À l’inverse du caractère intrinsèquement exclusif des Identity politics, avec leurs groupes non-mixtes et mixtes, l’anarchie est pour nous un ensemble de principes éthiques qui orientent notre compréhension et nos réactions dans le monde. L’anarchie est ouverte à quiconque voudra regarder et écouter, elle est quelque chose que tout le monde peut ressentir, d’où qu’il vienne. Le résultat sera souvent hétéroclite, en fonction de la manière dont les gens l’intègreront à leur personnalité, leurs expériences, et aux autres aspects de leurs identités.
Il n’est pas nécessaire de connaître le mot anarchie pour ressentir son sens. C’est un ensemble d’idées simples et cohérentes qui peuvent tout autant servir à guider l’action dans un conflit particulier, qu’à la création de sociétés futures. Ainsi, quand il y a un conflit à propos des Identity politics, se référer contre elles aux principes anarchistes a du sens, puisque nous sommes supposément unis par ces principes.
Être gay ou avoir la peau noire produit, en effet, des expériences similaires entre celles et ceux qui partagent ces caractéristiques, et donc des probabilités d’avoir des liens, de l’empathie ou un sentiment d’appartenance au groupe de ceux qui partagent ces caractéristiques. Mais la vie telle qu’elle est vécue est en réalité bien plus compliquée, et on peut avoir autant, voire plus en commun avec n’importe quelle femme blanche queer qu’avec un autre homme noir.
Les Identity politics reflètent parfois le nationalisme chauvin, dans la mesure où différents groupes essayent de se tailler leur propre aire de pouvoir sur la base de catégories issues de l’ordre capitaliste.

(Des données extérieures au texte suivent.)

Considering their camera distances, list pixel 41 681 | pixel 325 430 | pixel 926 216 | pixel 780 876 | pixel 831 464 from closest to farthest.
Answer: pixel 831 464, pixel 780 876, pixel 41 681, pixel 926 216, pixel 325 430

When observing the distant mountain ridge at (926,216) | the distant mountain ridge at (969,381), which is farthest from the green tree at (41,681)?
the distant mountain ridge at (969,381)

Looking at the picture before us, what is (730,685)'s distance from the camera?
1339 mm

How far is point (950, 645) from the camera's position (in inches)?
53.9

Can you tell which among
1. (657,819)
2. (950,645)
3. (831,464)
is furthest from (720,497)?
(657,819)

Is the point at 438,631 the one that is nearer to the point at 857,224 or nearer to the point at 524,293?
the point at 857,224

À l’inverse, nous sommes des internationalistes qui croient en la justice [sic] pour tous. L’anarchisme vise à faire s’élever toutes les voix, pas seulement celles des minorités. L’idée selon laquelle l’oppression ne toucherait que les minorités et non les masses est le produit des idéologies bourgeoises, qui n’ont jamais eu aucun intérêt pour le changement révolutionnaire.
Les Identity politics servent la soupe à l’extrême-droite.
En dernier lieu, il serait judicieux de relever à quel point les politiques de l’identité font le jeu de l’extrême-droite. Au mieux, désormais, les positions « radicales » passent plus que jamais, auprès de beaucoup de gens, pour du nombrilisme sans aucune pertinence. Au pire, les politiciens de l’identité de classe moyenne font un excellent boulot pour aliéner les personnes blanches déjà marginalisées, et qui se trouvent être la grande majorité de la population du Royaume-Uni, gravitant de plus en plus autour de l’extrême-droite.
Ignorer ce fait et poursuivre ces querelles internes à propos des Identity politics serait le summum de l’arrogance. Pourtant, dans une période qui voit les mouvements fascistes se multiplier, les anarchistes sont toujours distraits par des idéologies de la division. Pour trop de gens, les Identity politics sont simplement un jeu, leur tolérance ne mène qu’à de constantes perturbations des cercles militants.
Conclusion.
Pour nous, l’anarchisme est la coopération, l’entraide, la solidarité et le combat contre les véritables centres du pouvoir. Les espaces anarchistes ne devraient pas accueillir ceux qui veulent principalement lutter contre celles et ceux qui les entourent. Nous avons un fier passé d’internationalisme et de diversité, alors battons-nous pour retrouver nos perspectives pour un futur véritablement inclusif.